One effective mechanism for protecting the earning potential for an artist’s family is placing assets like licenses, trademarks, and copyrights into a trust. Entertainment asset rights owned by a trust are controlled by the trustees and remain in trust until terminated or distributed under the terms of the trust. Some options for trust structures include revocable living trusts, intentionally defective grantor trusts, or grantor retained annuity trusts. These structures allow for specific allocation of royalties or shares of the catalog to designated heirs.
When it comes to selling or transferring entertainment assets, several factors need to be considered. Factors affecting the tax treatment include: the type of asset (copyright, patent, trademark), exclusivity of rights transferred, classification as a capital asset or trade/business property, and the nature of the transfer (sale vs license). The IRS has one main exception to the general rule for creators of musical works under IRC Section 1221(b)(3). If you are the creator of a musical work, you can elect to treat the related copyright as a capital asset, subject to capital gain treatment. Capital gains in the hands of an individual are taxed at 20,% whereas royalties, as mentioned earlier, can be taxed up to the current highest federal tax rate of 37%.
Another tool for asset protection is owning your catalog through an entity. You can place your musical assets into an entity and pay salary payments to your heirs, thereby reducing the taxable income brought in each year by the catalog. Entertainment asset rights owned through a corporate entity remain with the corporate entity post-death.
In a C Corp, capital gains are taxed the same as business income (currently at a rate of 21%) and the distribution of those gains to the shareholders are also taxed at the individual level, resulting in double taxation which is a major drawback of a C Corp. There are strategies we can employ such as converting a C Corp to an S Corp which passes the gains from the entity to the shareholders at the 20% tax rate. Any unrealized gains in the C Corp carry to the S Corp and become Built-In Gains, which is a corporate-level tax on an S Corporation that disposes of assets that appreciate during the years when it was a C Corporation. The recognition period is the 5-year period beginning on the first day in which the corporation is an S Corporation. Thus, if assets can be held for more than 5 years, there would be no separate corporate-level tax on the C Corporation Built-In Gain once converted to an S Corp, and any further appreciation of the assets while held as an S Corp is not subject to the separate corporate-level tax.

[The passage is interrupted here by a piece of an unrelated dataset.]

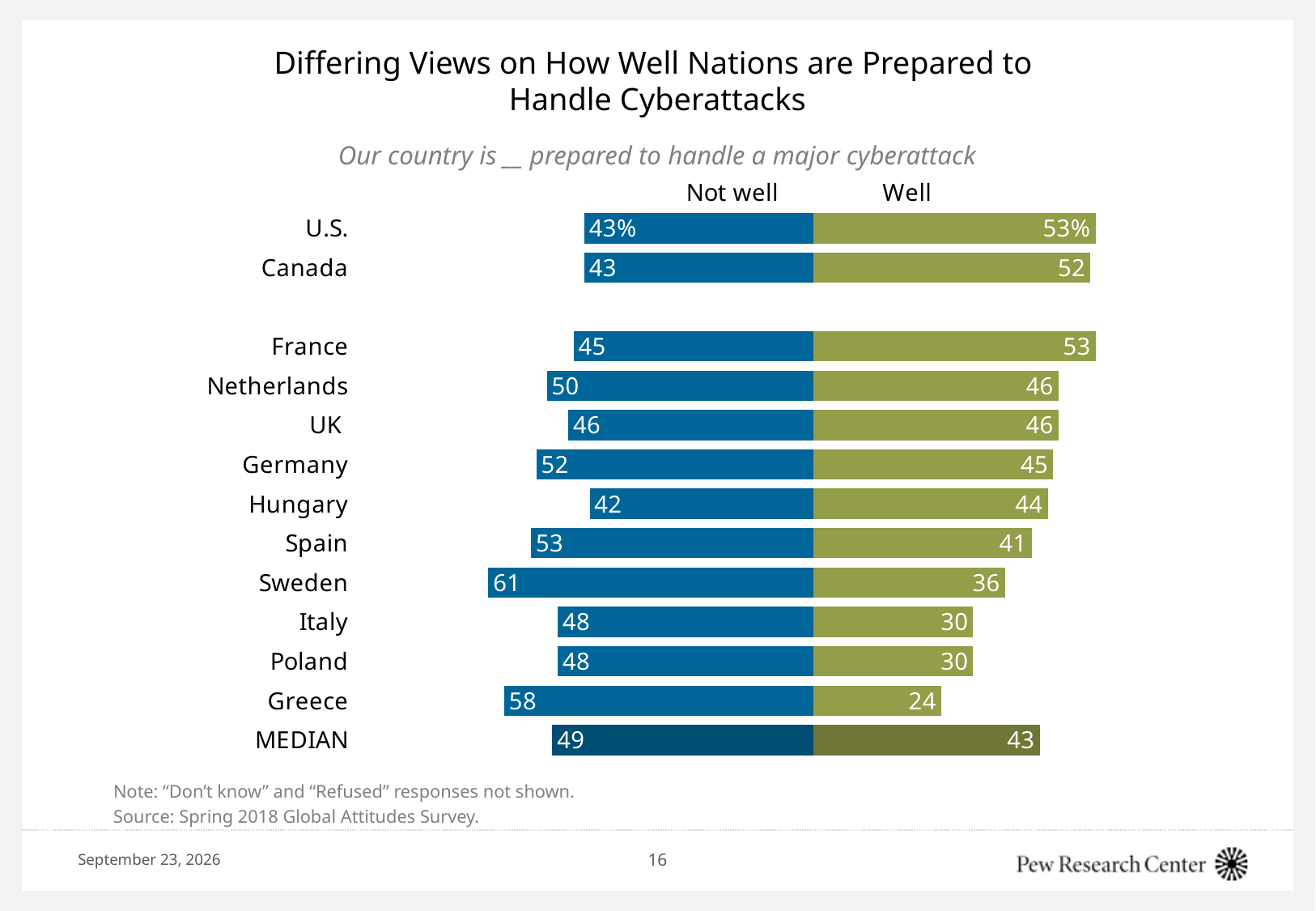
How many countries (excluding the MEDIAN row) are shown in the chart? 12 What is the difference between the 'Not well' and 'Well' values for Greece? 34 Which country has the lowest 'Well' value? Greece Which is larger for Germany, the 'Not well' value or the 'Well' value? Not well What is the 'Well' value for Greece? 24 What is the MEDIAN value for 'Not well'? 49 What kind of chart is shown on the slide? Bar chart How many series does the chart show? 2 What is the 'Well' value for the U.S.? 53% What percentage of respondents in Sweden say their country is not well prepared to handle a major cyberattack? 61 Which colour represents the 'Well' series? Green Which country has the highest 'Not well' value? Sweden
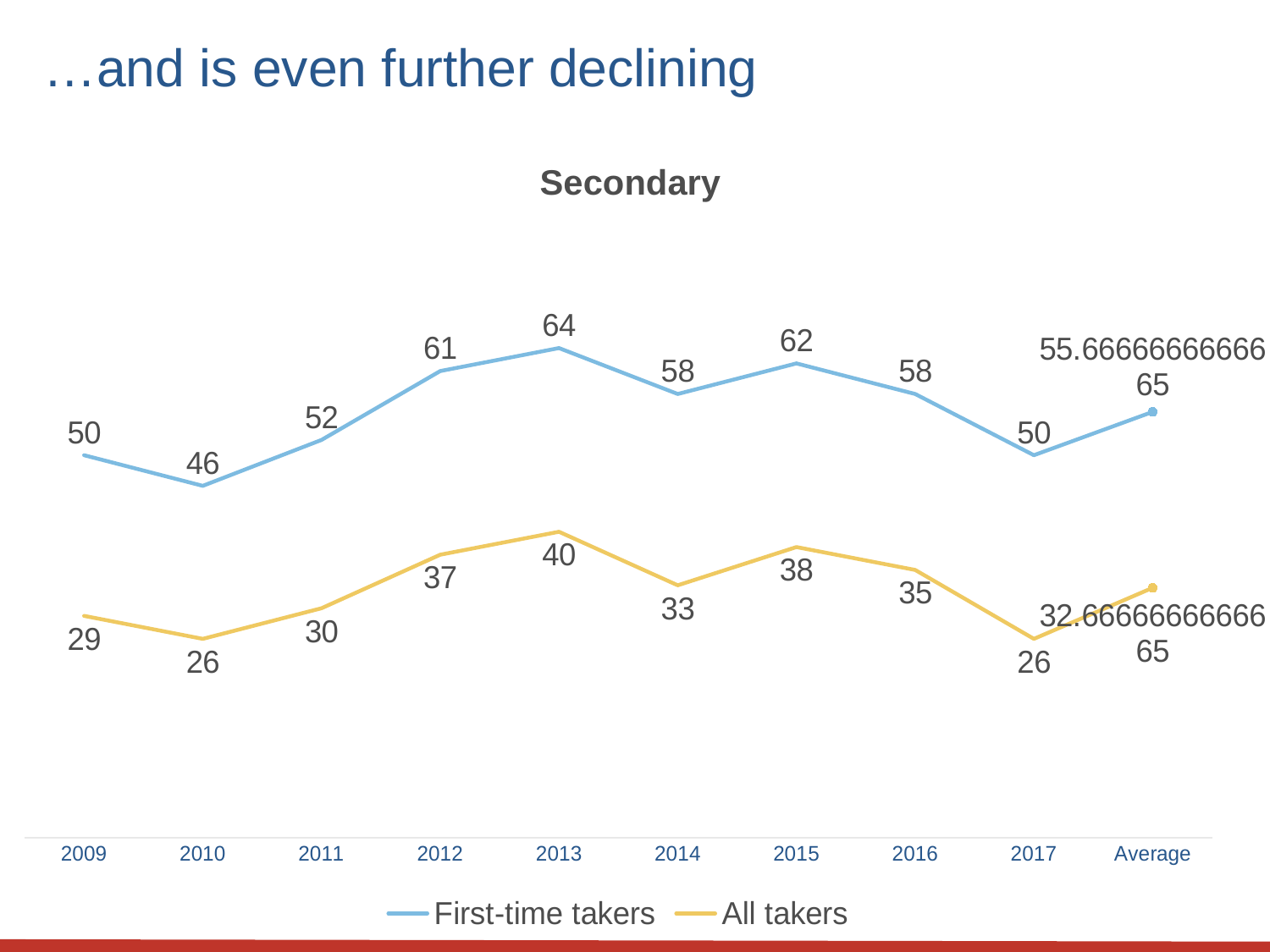
What is the value for All takers in 2017? 26 In which year do First-time takers have their lowest value? 2010 What is the value for First-time takers in 2013? 64 What is the difference between the First-time takers values for 2013 and 2017? 14 Which is larger for All takers: the value in 2015 or the value in 2016? 2015 Do the First-time takers values rise or fall from 2015 to 2017? Fall In which year do All takers reach their highest value? 2013 What is the difference between First-time takers and All takers in 2013? 24 What is the value for First-time takers in 2010? 46 In which year do First-time takers reach their highest value? 2013 What kind of chart is shown on the slide? Line chart How many series does the legend list? 2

S Corps have limitations on ownership and distribution structures, and do not receive a step-up in basis for the assets upon the death of the shareholder. This means that if those assets transfer to a beneficiary, they inherit the basis of the shareholder, thereby creating a larger capital gain upon the sale of the composition. We can mitigate this with a Section 754 Election in an LLC treated as a partnership, the result of which gives the beneficiary a FMV basis in the LLC or partnership assets held at the date of death of the member or partner.
The LLC treated as a partnership is generally the most favorable entity as it allows for: unlimited shareholders and investors, special allocations of partnership items, varying distributions among members, and has uniformity between the partnership step-up in basis of the partnership interest and the asset step-up in basis upon the death of a partner.
The complexities of the trust structures, entity structures and deal structures are far too complicated for one article. It is critical that any artist who hasn’t taken the steps to establish an estate plan or is considering changes to their current plan work with a tax advisory firm that has experience and expertise for entertainers and the various intellectual property assets and rights, to mitigate the risk and tax liabilities that occur.